§ **DIRECTIONS**:
1/ According to the Once Upon a Time episode notes, what new villain appears in Season 6, episode 16?
2/ In the Once Upon a Time episode notes, duplicate the stretch from "Season 6, episode" through "is constantly changing.".
3/ Pick up the Once Upon a Time episode notes after their final sentence and continue them.

§ **TEXT TO READ**:
--- START ---
Netflix description: “Hook attempts to save David from the deadly Dream Shade poison and remembers when he first came to Neverland. Emma tries to get a message to Henry.”

  • It appears at this point in the show that the two storylines have merged, with the main characters from Storybrooke now in Neverland from “Peter Pan,” and everything taking place in the fairy tale world. The main characters are the same, but the relationships between them are more developed. Loyalties have also shifted as Emma and Regina are working on the same team, united on a mission to save Henry.
  • It was interesting to see in this episode how heroes and villains as they are traditionally known have switched roles. It seems Hook is a hero as part of Emma’s team and Peter Pan is a villain aided by his band of Lost Boys, which gave the narrative a twist.
  • This episode shows Hook’s backstory. This is just one example of how “Once Upon a Time” adds depth to classic fairy tale characters by reimagining their pasts and what drives them.

‘Mother’s Little Helper’

Season 6, episode 16

Netflix description: “Gold and Belle urge Emma to help Gideon defeat the Black Fairy. Henry experiences a strange shift in his powers. Hook takes a high-stakes gamble.”

  • The storylines in Storybrooke and the fairy tale world have separated again, but are more directly connected than in the first episode I watched. It’s evident just how complex the series has gotten, with various fairy tale characters involved in different narratives across multiple worlds. And there is a new villain, the Black Fairy, which shows the story is constantly changing.
--- END ---
§ **GIVEN DATA**:
--- START ---
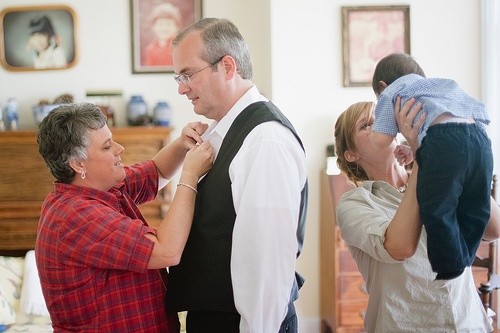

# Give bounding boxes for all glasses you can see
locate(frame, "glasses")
[174,54,229,85]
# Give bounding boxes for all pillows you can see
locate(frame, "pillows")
[20,250,50,316]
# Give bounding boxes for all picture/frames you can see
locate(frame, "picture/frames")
[130,0,204,74]
[0,3,80,72]
[341,4,411,88]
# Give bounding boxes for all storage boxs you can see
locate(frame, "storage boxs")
[31,104,71,126]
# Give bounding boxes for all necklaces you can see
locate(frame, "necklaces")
[395,182,409,193]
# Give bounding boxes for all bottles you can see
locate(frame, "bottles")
[6,97,19,129]
[126,96,148,125]
[153,102,171,126]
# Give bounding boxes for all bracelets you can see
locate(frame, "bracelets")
[176,183,199,196]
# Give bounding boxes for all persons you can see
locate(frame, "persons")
[144,3,182,65]
[333,101,500,333]
[368,52,494,288]
[33,102,215,333]
[164,17,310,333]
[27,14,68,67]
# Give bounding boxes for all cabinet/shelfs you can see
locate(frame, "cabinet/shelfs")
[0,126,173,256]
[319,167,500,333]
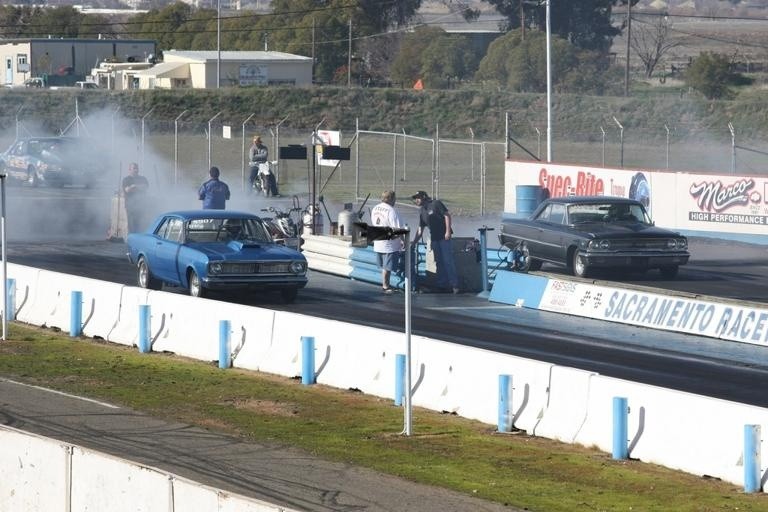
--- END ---
§ **RESPONSES TO THE TASKS**:
1/ The Black Fairy.

2/
Season 6, episode 16

Netflix description: “Gold and Belle urge Emma to help Gideon defeat the Black Fairy. Henry experiences a strange shift in his powers. Hook takes a high-stakes gamble.”

  • The storylines in Storybrooke and the fairy tale world have separated again, but are more directly connected than in the first episode I watched. It’s evident just how complex the series has gotten, with various fairy tale characters involved in different narratives across multiple worlds. And there is a new villain, the Black Fairy, which shows the story is constantly changing.

3/
  • It is apparent in the Storybrooke narrative that Henry has magical abilities and that something abnormal is happening with them. Regina and Henry seek information from a man who has had similar abilities about what is going on and how to solve the problem. The man tries to bargain for “Hamilton” tickets among other demands in exchange for the information. I thought this was a fun way to also incorporate the real world in the story.
  • It dawned on me while I was watching this episode that the fairy tale elements in the show extend beyond characters and places to objects as well. For example, Hook in this episode tries to bargain for a magic bean that will open a portal to a different realm. “Once Upon a Time” is a true blend of fairy tales, bringing multiple stories together in an interesting way.

Is it worth watching? Yes. I would be interested in going back to watch the series from the beginning and see how everything connects, based on the three episodes I watched.